Continuity and Differentiability of a Function

# Continuity and Differentiability of a Function

Recall from The Derivative of a Function page that if $f$ is a function defined on the open interval $(a, b)$ and if $c \in (a, b)$ then $f$ is said to be differentiable at $c \in (a, b)$ if the following limit exist:

(1)
\begin{align} \quad f'(c) = \lim_{x \to c} \frac{f(x) - f(c)}{x - c} = \lim_{h \to 0} \frac{f(c + h) - f(c)}{h} \end{align}

The limit $f'(c)$ is called the derivative of $f$ at $c$ and the process for which $f'$ is obtained from $f$ is called differentiation.

We will now look at a nice theorem which tells us that if $f$ is differentiable at a point, then $f$ is also continuous at that point.

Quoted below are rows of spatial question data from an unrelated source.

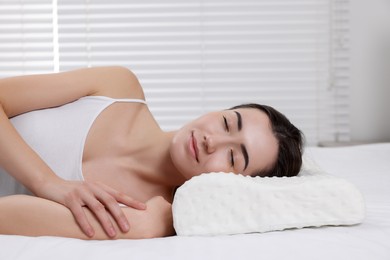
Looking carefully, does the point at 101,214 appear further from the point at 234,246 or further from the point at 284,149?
the point at 284,149

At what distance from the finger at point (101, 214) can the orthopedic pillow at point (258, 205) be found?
129mm

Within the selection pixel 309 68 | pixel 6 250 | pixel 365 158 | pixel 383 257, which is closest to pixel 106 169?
pixel 6 250

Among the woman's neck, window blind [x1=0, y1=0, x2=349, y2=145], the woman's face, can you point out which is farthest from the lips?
window blind [x1=0, y1=0, x2=349, y2=145]

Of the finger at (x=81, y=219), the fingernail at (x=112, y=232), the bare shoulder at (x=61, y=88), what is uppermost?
the bare shoulder at (x=61, y=88)

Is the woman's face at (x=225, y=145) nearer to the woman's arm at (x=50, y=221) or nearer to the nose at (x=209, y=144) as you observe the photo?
the nose at (x=209, y=144)

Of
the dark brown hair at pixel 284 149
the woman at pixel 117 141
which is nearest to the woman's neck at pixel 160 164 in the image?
the woman at pixel 117 141

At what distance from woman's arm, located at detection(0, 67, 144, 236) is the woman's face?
264 mm

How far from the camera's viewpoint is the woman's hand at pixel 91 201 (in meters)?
1.18

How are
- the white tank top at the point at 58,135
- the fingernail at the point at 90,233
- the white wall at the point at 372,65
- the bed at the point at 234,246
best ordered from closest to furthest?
the bed at the point at 234,246
the fingernail at the point at 90,233
the white tank top at the point at 58,135
the white wall at the point at 372,65

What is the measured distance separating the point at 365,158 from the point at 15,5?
95.0 inches

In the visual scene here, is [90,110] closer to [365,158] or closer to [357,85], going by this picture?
[365,158]

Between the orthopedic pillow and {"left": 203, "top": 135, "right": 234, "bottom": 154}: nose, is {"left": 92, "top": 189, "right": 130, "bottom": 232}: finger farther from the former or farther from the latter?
{"left": 203, "top": 135, "right": 234, "bottom": 154}: nose

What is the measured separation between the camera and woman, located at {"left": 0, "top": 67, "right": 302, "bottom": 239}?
1396 mm

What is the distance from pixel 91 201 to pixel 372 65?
272cm
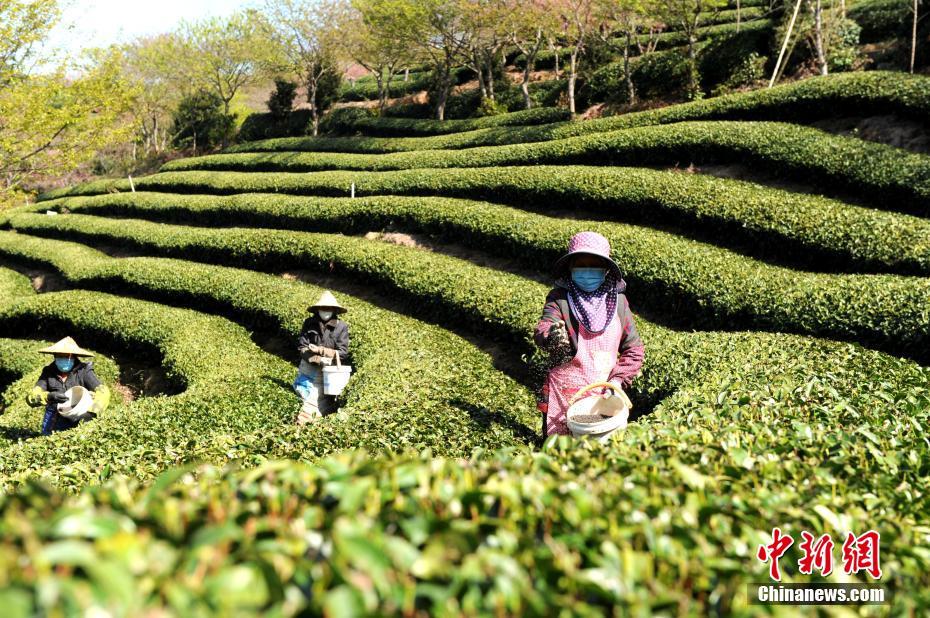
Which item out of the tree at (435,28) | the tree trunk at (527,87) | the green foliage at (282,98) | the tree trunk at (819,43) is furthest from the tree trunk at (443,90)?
the tree trunk at (819,43)

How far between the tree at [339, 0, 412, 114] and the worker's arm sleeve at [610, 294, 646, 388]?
3145cm

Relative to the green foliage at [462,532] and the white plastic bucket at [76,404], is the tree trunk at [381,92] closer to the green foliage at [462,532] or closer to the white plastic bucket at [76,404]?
the white plastic bucket at [76,404]

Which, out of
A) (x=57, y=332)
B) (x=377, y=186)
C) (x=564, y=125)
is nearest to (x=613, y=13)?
(x=564, y=125)

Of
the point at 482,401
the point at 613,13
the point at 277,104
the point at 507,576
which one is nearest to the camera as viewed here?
the point at 507,576

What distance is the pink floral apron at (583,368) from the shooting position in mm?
5246

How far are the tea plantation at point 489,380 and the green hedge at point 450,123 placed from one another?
1.11 ft

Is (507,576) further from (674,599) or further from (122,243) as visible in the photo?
→ (122,243)

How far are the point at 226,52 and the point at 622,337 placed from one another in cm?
4731

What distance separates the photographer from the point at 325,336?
9.16 metres

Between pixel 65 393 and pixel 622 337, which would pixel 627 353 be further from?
pixel 65 393

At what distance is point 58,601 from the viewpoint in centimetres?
119

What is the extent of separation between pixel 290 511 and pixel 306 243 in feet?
51.5

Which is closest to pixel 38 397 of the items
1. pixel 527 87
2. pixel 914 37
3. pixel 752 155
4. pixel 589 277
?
pixel 589 277

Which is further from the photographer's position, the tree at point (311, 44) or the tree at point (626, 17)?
the tree at point (311, 44)
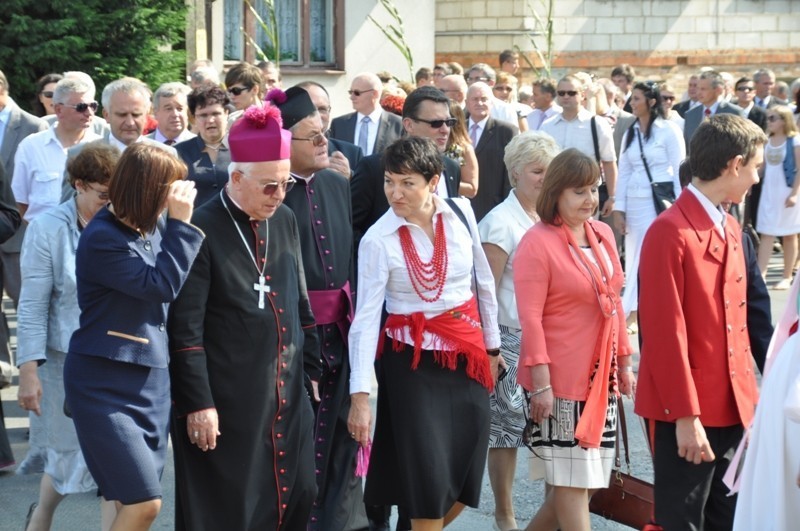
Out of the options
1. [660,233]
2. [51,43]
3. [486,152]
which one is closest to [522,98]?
[51,43]

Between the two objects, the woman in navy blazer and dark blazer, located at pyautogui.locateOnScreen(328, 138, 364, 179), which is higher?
dark blazer, located at pyautogui.locateOnScreen(328, 138, 364, 179)

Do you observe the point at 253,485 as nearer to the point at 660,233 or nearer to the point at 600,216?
the point at 660,233

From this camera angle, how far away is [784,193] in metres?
14.3

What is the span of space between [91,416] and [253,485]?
65 centimetres

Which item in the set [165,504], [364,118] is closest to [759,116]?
[364,118]

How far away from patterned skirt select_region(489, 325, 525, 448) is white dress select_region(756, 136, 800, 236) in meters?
8.56

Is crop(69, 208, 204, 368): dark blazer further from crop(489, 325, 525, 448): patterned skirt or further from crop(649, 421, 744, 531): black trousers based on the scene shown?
crop(489, 325, 525, 448): patterned skirt

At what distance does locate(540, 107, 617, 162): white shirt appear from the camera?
12.0 metres

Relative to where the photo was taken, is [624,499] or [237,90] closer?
[624,499]

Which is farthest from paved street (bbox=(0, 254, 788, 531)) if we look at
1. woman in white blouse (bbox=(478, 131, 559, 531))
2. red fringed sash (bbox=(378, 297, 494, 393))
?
red fringed sash (bbox=(378, 297, 494, 393))

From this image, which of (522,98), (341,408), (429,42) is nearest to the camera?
(341,408)

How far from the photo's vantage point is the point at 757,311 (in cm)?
529

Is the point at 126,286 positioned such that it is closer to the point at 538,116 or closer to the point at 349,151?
the point at 349,151

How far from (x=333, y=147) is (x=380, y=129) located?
3.17 meters
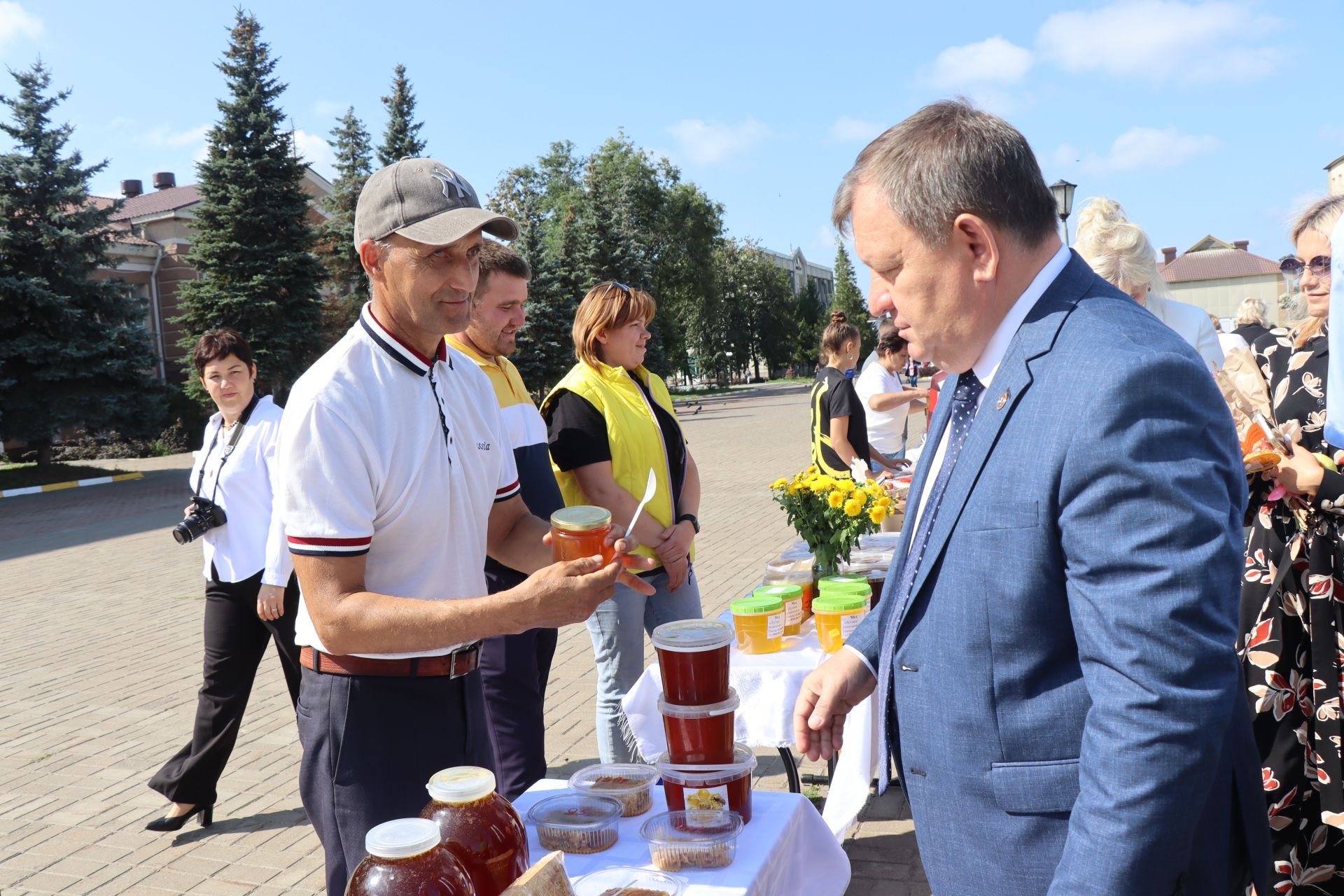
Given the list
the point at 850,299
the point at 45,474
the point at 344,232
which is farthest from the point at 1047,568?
the point at 850,299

 Theorem 1: Let $f$ be a function defined on the open interval $(a, b)$ and let $c \in (a, b)$. If $f$ is differentiable at $c$ then $f$ is continuous at $c$.
• Proof: Suppose that $f$ is differentiable at $c$. Then the following limit exists:
(2)
\begin{align} \quad f'(c) = \lim_{x \to c} \frac{f(x) - f(c)}{x - c} \end{align}
• To show that $f$ is continuous at $c$ we must show that $\displaystyle{\lim_{x \to c} f(x) = f(c)}$. Now we have that:
(3)
\begin{align} \quad f(x) - f(c) &= f(x) - f(c) \\ \quad f(x) - f(c) &= \frac{f(x) - f(c)}{x - c} (x - c) \end{align}
• Taking the limit as $x \to c$ gives us that:
(4)
\begin{align} \quad \lim_{x \to c} [f(x) - f(c)] &= \lim_{x \to c} \left ( \frac{f(x) - f(c)}{x - c} (x - c) \right ) \\ \quad \lim_{x \to c} [f(x) - f(c)] &= f'(c) \cdot 0 \\ \quad \lim_{x \to c} [f(x) - f(c)] &= 0 \\ \quad \lim_{x \to c} f(x) &= f(c) \end{align}
• So $f$ is continuous at $c$.

It is very important to note that the converse to Theorem 1 is not true in general. There exists certain functions that are continuous at a point but are not differentiable at that point. For example, consider the following function $f : \mathbb{R} \to \mathbb{R}$ defined by:

(5)
\begin{align} \quad f(x) = \mid x \mid \end{align}

Consider the point $0 \in \mathbb{R}$. Then:

(6)
\begin{align} \quad f'(0) &= \lim_{h \to 0} \frac{f(0 + h) - f(0)}{h} \\ \quad f'(0) &= \lim_{h \to 0} \frac{\mid h \mid}{h} \end{align}

Now notice that $\displaystyle{\lim_{h \to 0^+} \frac{\mid h \mid}{h} = 1}$ while $\displaystyle{\lim_{h \to 0^-} \frac{\mid h \mid}{h} = -1}$. Since the lefthand limit and righthand limit of $f$ at $0$ are not equal, we have that the $f'(0)$ does not exist, so $f$ is not differentiable at $0$.